Many settlements in the Americas were established before the town planning principles drawn up by Phillip II were in place, although many still employed gridded layouts. This was because conquistadors, priests, and scholars in these settlements were familiar with examples of the “ideal” city plans found throughout Europe and the Mediterranean. For example, the Roman colonial town of Timgad in present-day Algeria was founded by the Emperor Trajan around 100 CE and is widely regarded as one of the best extant examples of the grid plan as used in Roman city planning. Timgad and other Roman military settlements known as castrum were usually constructed on a square plan oriented to the cardinal directions. Castrum were established by Julius Caesar throughout the Roman Empire. Castra, anglicized as “Chester”, appears in English city names that recall the castrum built at places such as Winchester and Manchester. Other examples of European “ideal” town plans included medieval bastide plans (e.g. Montpazier in France) and Renaissance cities like Sabbioneta in Italy. As the Franciscan scholar Eiximenis wrote in the 14th century: “Every beautiful city should be square: because like that it is more beautiful and more ordered”.
A map of the layout of St. Augustine.
The plan of St. Augustine, Florida is more irregular than the Old Town grid, given that St. Augustine was a more populated town before the 1573 planning laws were implemented. The urban pattern of roads and land parcels that changed over the years after fires, attacks by the English, pirates, and filibusters from the United States are still embedded in the city plan. Fernandina was inhabited by Europeans from the 16th century onward but grew slowly, in a haphazard manner antithetical to the monarchy’s desire for settlements to embody the “order of the empire”. In 1811, Governor Enrique White tasked George J.F. Clarke, Surveyor General, with implementing a town plan that demonstrated a strict adherence to the Law of the Indies established over 200 years earlier.
The Old Town layout consists of blocks divided by equal-width streets running north-south and east-west. Each block is divided into lots of 2 types: peonias and media-peonias, the latter which are unique to Old Town. The dimensions of the lots were not arbitrary and reflect the emphasis on landholders supporting themselves and the community with food and shelter. For example, Rule number 104 of the Laws states: “A peonia is an urban lot 46 feet wide and 92 feet deep, land that will yield 156 bushels of either wheat or barley, 15.6 bushels of corn, land sized for two days of plowing for a vegetable garden, land sized for eight days of plowing to plant unirrigated trees, and pasture land for ten fertile sows, twenty cows, five mares, one hundred sheep, and twenty goats”. The below photograph of Old Town from the late 19th century still shows extensive agriculture on many lots. Nowadays, this practice is a distant memory.

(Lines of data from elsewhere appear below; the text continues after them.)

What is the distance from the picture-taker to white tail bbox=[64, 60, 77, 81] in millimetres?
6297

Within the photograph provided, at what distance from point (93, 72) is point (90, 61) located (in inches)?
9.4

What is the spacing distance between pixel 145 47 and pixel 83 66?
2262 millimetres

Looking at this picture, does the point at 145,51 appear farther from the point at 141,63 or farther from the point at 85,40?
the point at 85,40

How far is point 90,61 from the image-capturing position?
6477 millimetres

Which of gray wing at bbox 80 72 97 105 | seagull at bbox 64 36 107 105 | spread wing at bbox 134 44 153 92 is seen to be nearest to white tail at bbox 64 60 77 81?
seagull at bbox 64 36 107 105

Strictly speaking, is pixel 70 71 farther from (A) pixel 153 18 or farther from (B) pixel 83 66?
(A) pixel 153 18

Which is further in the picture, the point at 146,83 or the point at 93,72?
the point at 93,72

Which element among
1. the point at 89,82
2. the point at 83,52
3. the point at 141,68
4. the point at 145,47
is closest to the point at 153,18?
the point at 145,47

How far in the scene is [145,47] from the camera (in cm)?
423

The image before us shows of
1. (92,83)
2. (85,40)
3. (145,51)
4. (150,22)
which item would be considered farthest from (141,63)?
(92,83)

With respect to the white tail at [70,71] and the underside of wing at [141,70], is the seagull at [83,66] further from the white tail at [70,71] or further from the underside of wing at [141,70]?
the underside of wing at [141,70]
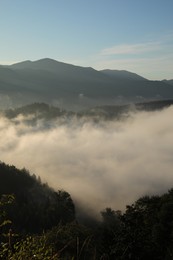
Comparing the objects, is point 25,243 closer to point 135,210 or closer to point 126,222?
point 126,222

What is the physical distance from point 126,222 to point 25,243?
1897 inches

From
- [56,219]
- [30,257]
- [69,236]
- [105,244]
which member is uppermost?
[30,257]

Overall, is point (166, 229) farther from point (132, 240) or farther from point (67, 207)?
point (67, 207)

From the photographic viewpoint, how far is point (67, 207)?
19212cm

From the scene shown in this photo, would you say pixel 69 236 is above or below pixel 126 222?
below

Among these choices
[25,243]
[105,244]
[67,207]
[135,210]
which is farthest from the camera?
[67,207]

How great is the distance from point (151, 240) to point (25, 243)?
4139 centimetres

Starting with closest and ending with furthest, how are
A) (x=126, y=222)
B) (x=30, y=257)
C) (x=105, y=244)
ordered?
(x=30, y=257), (x=105, y=244), (x=126, y=222)

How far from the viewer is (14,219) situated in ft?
591

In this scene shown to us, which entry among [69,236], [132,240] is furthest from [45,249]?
[69,236]

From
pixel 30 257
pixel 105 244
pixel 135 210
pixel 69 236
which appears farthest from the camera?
pixel 69 236

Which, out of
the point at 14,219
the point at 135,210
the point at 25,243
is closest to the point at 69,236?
the point at 135,210

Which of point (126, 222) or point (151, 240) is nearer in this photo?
point (151, 240)

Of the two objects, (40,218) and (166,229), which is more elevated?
(166,229)
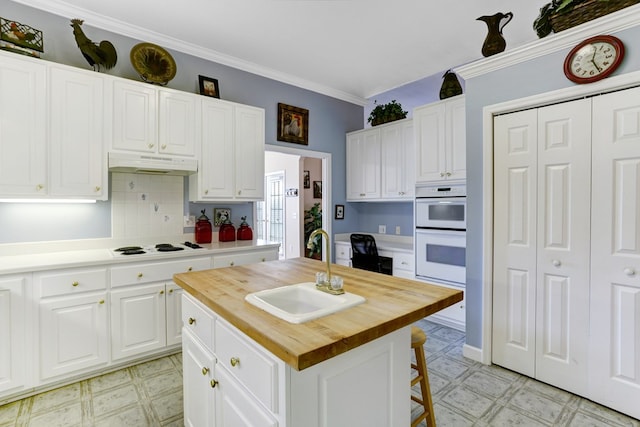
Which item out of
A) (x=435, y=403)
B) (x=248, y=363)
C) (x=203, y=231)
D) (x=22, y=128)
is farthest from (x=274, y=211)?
(x=248, y=363)

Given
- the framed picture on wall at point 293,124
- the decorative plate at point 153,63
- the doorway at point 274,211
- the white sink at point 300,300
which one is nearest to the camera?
the white sink at point 300,300

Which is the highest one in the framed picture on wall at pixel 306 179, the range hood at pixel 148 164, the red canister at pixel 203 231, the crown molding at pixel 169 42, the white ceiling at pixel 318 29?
the white ceiling at pixel 318 29

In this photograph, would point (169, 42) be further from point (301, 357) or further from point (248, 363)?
point (301, 357)

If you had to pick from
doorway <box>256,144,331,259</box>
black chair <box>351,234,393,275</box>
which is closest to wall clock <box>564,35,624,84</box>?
black chair <box>351,234,393,275</box>

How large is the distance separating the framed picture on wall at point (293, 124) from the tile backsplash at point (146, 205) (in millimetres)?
1454

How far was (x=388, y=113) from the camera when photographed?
13.8 feet

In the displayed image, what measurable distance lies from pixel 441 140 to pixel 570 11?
4.64 ft

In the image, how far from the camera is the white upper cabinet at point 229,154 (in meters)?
3.07

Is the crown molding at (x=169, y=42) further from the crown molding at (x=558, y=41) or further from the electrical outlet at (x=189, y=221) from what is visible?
the crown molding at (x=558, y=41)

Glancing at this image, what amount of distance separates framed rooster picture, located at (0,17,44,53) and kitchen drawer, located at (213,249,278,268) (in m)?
2.13

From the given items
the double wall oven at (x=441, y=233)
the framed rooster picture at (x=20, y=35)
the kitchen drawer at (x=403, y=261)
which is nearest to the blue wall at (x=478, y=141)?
the double wall oven at (x=441, y=233)

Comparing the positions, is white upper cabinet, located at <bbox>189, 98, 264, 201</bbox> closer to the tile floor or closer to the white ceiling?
the white ceiling

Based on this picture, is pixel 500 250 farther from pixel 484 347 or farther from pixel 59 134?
pixel 59 134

A photograph of Oldtown in the 19th Century.
The original plaza, which is now a State Park, faces the deep waters of the Amelia River as prescribed by the Law of the Indies. The fortification seen in the early plan of Old Town was abandoned after Florida became US territory in 1821, and today, archeological remains only exist below ground. The town languished over the decades and continued to decline when David Yulee established a railroad junction further south in his planned city of New Fernandina. Taking advantage of the deep-water port and easy access to the Atlantic Ocean, Yulee’s plan led to the Golden Age of Fernandina in the late 19th and early 20th century. Old Town remained as a home for ship captains, fishermen, factory workers, immigrants, and old Spanish families like the Traeyes. And yet, the grid remains protected in a set of design guidelines established in 1999 and updated in 2021.
Coincidentally, Old Town’s grid plan was implemented in 1811—the same year the New York City Planning Commission presented its gridded plan for New York City, writing it combined “beauty, order, and convenience.” This New York plan influenced Yulee’s vision for “New Fernandina”, which was drawn up in 1857.
Consider taking a trip up North 14th Street to Old Town—relax on a bench in the plaza and reflect on the site’s deep, complex history.